Review: The Damned United

The Damned United is a rip-roaring Boys’ Own dream-turned-nightmare with a peach of a turn by Michael Sheen at its centre.
This is the story of Brian Clough’s 44 days in charge of Leeds United, of his overwhelming desire to beat Don Revie, the super-successful manager in whose footsteps he chose to follow.

While fully fleshing Cloughie out, he is nevertheless very much the hero of the piece (you’ll be cheering him on through every outburst, you’ll feel his hurt when scorned by Revie, by the Leeds players and most painfully by his assistant manager Timothy Spall’s Peter Taylor) – and Colm Meaney’s Revie very much the villain of the piece (the coda makes a wry and vengeful comparison between Cloughie’s subsequent success and Revie’s ensuing failure).

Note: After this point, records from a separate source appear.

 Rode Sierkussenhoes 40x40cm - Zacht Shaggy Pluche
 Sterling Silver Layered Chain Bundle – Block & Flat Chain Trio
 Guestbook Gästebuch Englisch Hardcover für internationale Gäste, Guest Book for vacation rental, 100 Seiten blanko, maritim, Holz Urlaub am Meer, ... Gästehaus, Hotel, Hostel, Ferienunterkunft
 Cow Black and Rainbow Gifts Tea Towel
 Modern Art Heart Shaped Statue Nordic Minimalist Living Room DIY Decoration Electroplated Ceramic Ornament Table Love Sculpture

Slighted by Revie upon his first visit to Derby County, Clough becomes consumed by the need to beat him and his mighty Leeds. Half of Cloughie’s outbursts are on the money – he’s the only sane man in the room – and the other half are at best almost wilfully misjudged.

The feel and the look of the 60s and 70s is effortlessly created, but not slavishly so such that the production design becomes a performer in its own right (step forward Life On Mars and Ashes To Ashes). That footballing era is also wonderfully conjured, in some ways casting Cloughie as man well before his time.

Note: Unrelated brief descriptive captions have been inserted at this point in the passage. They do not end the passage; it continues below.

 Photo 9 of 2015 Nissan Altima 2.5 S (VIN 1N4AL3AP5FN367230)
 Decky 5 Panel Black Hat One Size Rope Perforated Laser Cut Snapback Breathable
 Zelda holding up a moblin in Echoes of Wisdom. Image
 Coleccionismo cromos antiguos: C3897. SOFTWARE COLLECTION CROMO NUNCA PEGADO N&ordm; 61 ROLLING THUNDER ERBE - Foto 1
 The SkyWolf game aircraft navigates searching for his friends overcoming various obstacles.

The film takes a sideways glance at what was to come for football - hooliganism on and off the pitch, a sport both elevated and corrupted by growing mountains of money – without ever fully addressing them.

The film begs the question (and not unreasonably leaves it unanswered): did Clough set out to fail at Leeds? Was his hatred of Revie and his boys so great, all he wanted to do was tear the team down and erase the memory of its triumphs? Better they should be remembered for losing under him than winning – because if they won, everyone would say he had just inherited a great team from Revie…

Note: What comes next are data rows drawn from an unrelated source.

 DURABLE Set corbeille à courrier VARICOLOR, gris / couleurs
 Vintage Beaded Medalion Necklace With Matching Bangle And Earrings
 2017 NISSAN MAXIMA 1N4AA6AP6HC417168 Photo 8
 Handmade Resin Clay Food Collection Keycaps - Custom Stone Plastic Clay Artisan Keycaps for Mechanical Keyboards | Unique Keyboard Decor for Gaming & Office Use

Sheen is at his crowd-pleasing height, playing Clough with all the pomp the viewer could possibly expect. He also reveals the emotional cripple, the failed player behind all that front and mouth. If there’s a criticism of the film’s take on Clough, it’s that we learn little of the qualities that made him a great manager and gave him the title of best manager never to manage England.
By comparison with Sheen, Spall is hardly stretched, and yet no other British actor could so comfortably play Taylor happily stuck in Clough’s shadow.

Of course, die-hard, life-long Leeds fans need not see this: they didn’t warm to Cloughie then and they won’t now.

Set aside concerns about factual accuracies, or indeed changes from the book (god knows it has got its own doubters) or the Clough family’s disavowal, and just enjoy a great British film with the greatest British actor of his generation. It's a spry 97 minutes long and makes fantastic use of Fleetwood Mac's Man of the World (one of my all time faves) in a key scene that ultimately suggests those 97 minutes are about that most curious of things: male friendships.